## Begin

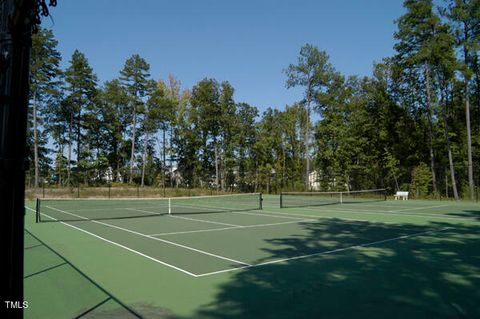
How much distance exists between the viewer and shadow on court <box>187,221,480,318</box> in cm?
461

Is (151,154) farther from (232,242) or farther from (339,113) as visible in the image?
(232,242)

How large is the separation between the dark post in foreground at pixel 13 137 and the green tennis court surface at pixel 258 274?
2179mm

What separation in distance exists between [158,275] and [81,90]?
48.4 meters

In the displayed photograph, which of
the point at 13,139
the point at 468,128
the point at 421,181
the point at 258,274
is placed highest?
the point at 468,128

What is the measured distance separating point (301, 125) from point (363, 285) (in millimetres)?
47565

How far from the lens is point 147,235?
36.9 feet

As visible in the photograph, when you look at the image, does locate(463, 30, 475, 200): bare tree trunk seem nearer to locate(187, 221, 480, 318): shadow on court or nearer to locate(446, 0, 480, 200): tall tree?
locate(446, 0, 480, 200): tall tree

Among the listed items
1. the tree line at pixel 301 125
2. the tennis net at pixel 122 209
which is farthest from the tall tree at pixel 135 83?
the tennis net at pixel 122 209

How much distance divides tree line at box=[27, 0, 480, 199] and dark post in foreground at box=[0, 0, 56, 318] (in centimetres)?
3032

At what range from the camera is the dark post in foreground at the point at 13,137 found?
8.14 feet

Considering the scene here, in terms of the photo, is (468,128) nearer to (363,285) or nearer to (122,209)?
(122,209)

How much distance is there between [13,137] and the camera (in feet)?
8.29

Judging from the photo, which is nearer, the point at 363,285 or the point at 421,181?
the point at 363,285

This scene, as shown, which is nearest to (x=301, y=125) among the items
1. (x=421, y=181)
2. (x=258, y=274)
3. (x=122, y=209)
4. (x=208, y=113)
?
(x=208, y=113)
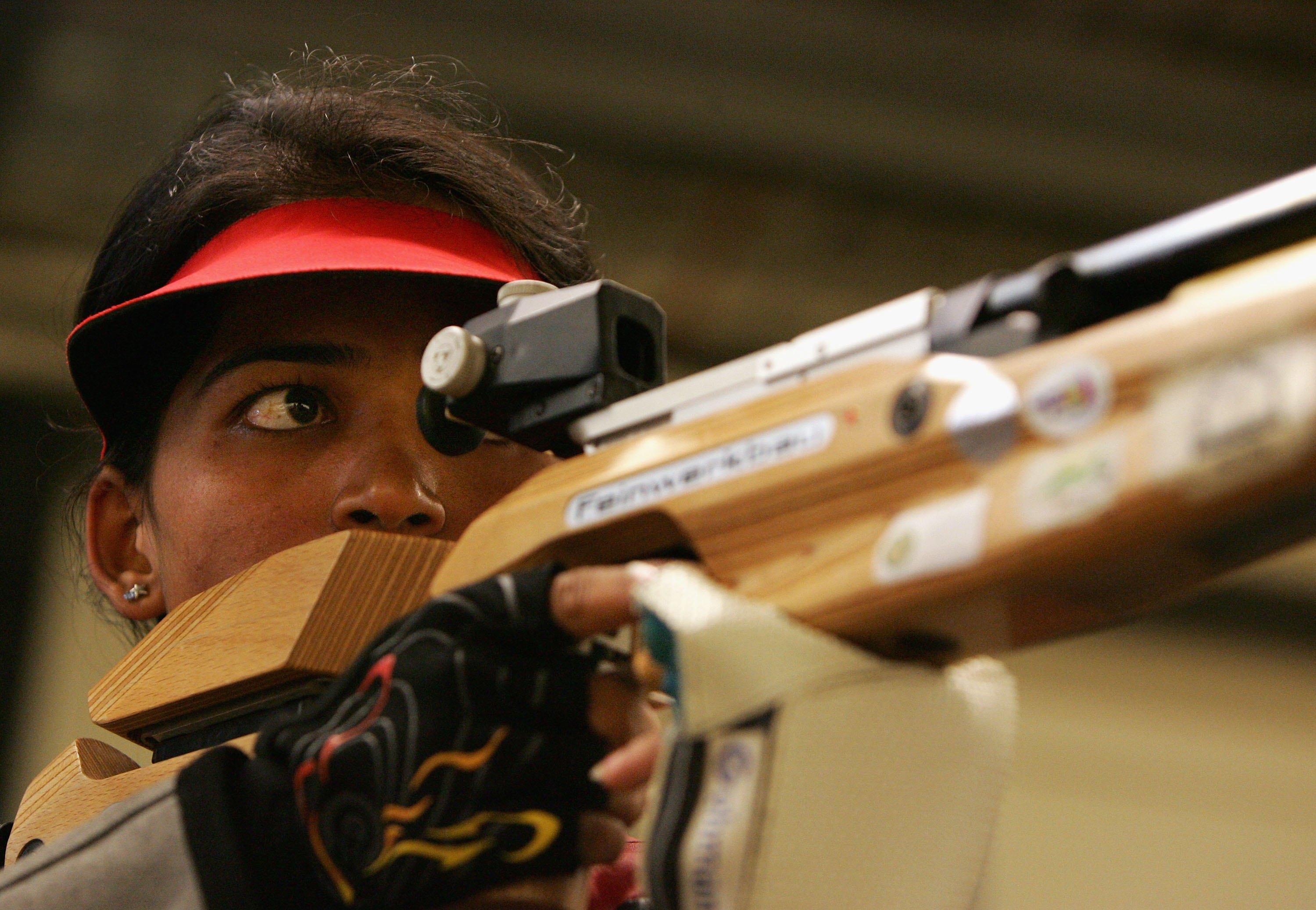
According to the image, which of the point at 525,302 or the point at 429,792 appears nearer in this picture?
the point at 429,792

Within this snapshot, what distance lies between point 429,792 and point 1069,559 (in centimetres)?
27

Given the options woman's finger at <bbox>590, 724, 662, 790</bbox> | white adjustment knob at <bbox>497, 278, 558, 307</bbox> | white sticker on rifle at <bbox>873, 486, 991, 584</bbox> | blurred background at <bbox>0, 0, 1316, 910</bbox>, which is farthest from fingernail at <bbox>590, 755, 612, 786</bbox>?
blurred background at <bbox>0, 0, 1316, 910</bbox>

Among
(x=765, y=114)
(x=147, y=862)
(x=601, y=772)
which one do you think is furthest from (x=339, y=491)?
(x=765, y=114)

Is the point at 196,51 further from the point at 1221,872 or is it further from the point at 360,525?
the point at 1221,872

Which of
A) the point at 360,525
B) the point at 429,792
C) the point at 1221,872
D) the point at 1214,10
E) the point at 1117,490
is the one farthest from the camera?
the point at 1221,872

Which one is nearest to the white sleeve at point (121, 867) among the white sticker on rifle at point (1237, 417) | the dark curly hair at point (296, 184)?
the dark curly hair at point (296, 184)

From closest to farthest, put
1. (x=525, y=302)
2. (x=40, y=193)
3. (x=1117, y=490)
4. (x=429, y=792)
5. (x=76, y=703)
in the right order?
1. (x=1117, y=490)
2. (x=429, y=792)
3. (x=525, y=302)
4. (x=40, y=193)
5. (x=76, y=703)

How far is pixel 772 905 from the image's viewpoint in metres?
0.44

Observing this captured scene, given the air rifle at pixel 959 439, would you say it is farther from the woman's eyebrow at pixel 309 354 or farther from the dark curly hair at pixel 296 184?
the dark curly hair at pixel 296 184

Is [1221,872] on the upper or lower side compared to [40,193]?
lower

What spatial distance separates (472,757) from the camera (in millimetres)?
539

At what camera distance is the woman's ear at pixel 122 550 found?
3.08 ft

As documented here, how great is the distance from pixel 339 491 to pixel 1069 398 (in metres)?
0.50

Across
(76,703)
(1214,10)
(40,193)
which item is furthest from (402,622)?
(76,703)
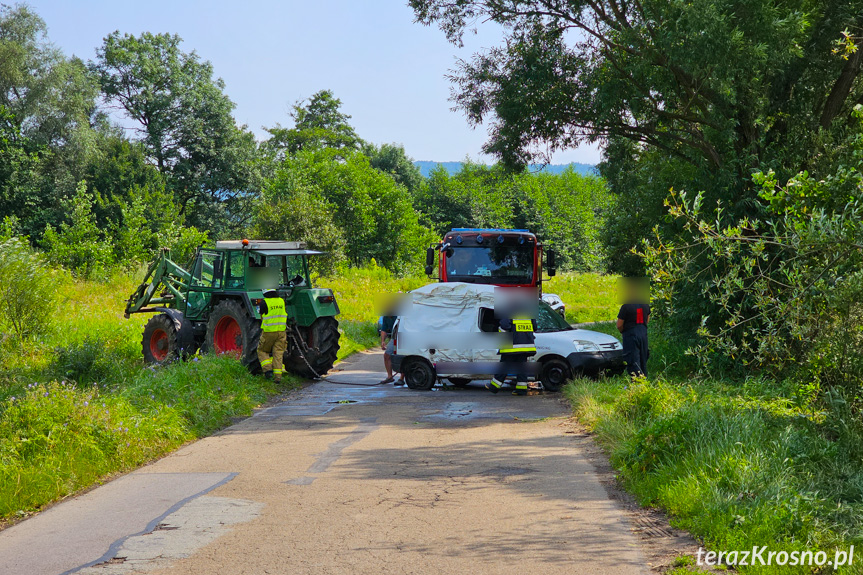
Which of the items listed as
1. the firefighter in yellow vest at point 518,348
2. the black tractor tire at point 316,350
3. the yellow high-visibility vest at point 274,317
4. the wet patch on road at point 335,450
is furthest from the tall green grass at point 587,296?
the wet patch on road at point 335,450

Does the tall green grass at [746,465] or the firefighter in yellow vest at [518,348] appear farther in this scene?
the firefighter in yellow vest at [518,348]

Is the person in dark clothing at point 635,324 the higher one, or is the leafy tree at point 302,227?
the leafy tree at point 302,227

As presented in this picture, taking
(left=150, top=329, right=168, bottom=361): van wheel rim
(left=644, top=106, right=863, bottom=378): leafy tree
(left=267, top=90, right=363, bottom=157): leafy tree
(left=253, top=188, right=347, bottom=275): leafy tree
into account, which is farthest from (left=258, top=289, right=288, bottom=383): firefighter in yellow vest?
(left=267, top=90, right=363, bottom=157): leafy tree

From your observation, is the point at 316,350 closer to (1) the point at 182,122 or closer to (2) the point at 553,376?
(2) the point at 553,376

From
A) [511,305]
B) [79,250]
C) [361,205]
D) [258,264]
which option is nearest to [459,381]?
[511,305]

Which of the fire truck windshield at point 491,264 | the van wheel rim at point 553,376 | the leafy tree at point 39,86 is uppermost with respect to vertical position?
the leafy tree at point 39,86

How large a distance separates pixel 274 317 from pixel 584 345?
218 inches

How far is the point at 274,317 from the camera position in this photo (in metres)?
14.1

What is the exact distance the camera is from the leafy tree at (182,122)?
49281 millimetres

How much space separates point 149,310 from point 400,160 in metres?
64.2

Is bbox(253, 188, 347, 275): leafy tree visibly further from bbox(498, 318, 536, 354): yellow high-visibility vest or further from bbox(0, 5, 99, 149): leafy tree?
bbox(498, 318, 536, 354): yellow high-visibility vest

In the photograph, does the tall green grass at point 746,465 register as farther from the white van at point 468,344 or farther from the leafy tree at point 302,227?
the leafy tree at point 302,227

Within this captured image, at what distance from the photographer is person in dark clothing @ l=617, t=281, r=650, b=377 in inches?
497

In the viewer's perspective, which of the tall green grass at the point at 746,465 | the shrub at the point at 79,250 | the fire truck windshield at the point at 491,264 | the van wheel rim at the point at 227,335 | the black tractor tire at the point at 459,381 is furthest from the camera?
the shrub at the point at 79,250
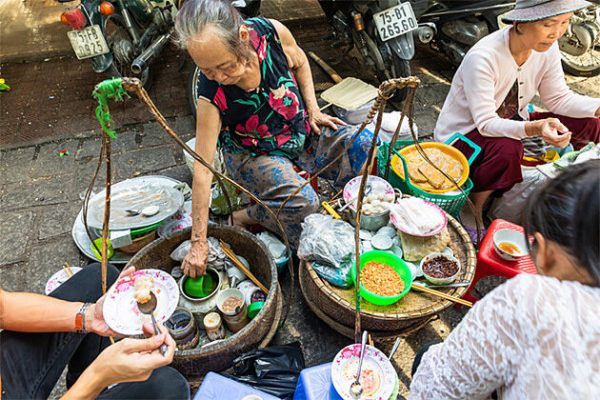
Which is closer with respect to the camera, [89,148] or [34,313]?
[34,313]

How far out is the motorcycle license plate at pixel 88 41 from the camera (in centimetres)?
304

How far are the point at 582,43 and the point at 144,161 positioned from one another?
4.07 metres

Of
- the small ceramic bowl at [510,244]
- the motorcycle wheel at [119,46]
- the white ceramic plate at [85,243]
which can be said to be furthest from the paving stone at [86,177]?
the small ceramic bowl at [510,244]

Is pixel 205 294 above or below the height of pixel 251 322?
below

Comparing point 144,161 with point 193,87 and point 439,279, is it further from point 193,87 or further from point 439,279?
point 439,279

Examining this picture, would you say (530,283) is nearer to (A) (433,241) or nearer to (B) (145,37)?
(A) (433,241)

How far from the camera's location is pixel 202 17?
1.54 metres

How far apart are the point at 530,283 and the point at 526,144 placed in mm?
1973

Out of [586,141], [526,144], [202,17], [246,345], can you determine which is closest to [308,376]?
[246,345]

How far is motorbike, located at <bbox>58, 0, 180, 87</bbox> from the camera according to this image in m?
3.04

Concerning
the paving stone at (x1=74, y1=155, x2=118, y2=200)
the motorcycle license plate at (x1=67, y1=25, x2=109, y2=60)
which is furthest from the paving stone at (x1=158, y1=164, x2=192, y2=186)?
the motorcycle license plate at (x1=67, y1=25, x2=109, y2=60)

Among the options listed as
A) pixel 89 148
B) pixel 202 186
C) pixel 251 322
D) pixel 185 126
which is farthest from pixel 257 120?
pixel 89 148

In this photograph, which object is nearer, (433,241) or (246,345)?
(246,345)

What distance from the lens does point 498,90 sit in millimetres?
2268
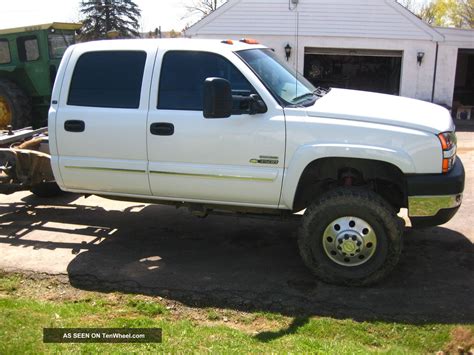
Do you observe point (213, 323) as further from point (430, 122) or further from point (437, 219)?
point (430, 122)

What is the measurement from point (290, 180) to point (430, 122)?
1258 mm

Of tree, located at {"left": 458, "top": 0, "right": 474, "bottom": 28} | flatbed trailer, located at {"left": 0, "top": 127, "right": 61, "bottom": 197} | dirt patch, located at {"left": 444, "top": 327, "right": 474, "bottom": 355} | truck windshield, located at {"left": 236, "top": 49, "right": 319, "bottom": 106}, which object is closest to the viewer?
dirt patch, located at {"left": 444, "top": 327, "right": 474, "bottom": 355}

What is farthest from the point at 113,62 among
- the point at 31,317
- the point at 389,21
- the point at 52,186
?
the point at 389,21

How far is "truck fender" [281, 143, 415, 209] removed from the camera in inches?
162

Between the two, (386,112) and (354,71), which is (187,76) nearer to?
(386,112)

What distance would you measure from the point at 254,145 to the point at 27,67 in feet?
27.3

## End

▶ **Your task**
Recast the listing lines above as a Markdown table with the columns Row and Listing line, numbering each row and omitting blank lines. Begin at the line that has "Between the two, (386,112)" and stop after the final line of the listing.

▶ **Finished task**
| Row | Listing line |
|---|---|
| 1 | Between the two, (386,112) and (354,71), which is (187,76) nearer to? |
| 2 | (386,112) |
| 3 | What distance would you measure from the point at 254,145 to the point at 27,67 in feet? |
| 4 | 27.3 |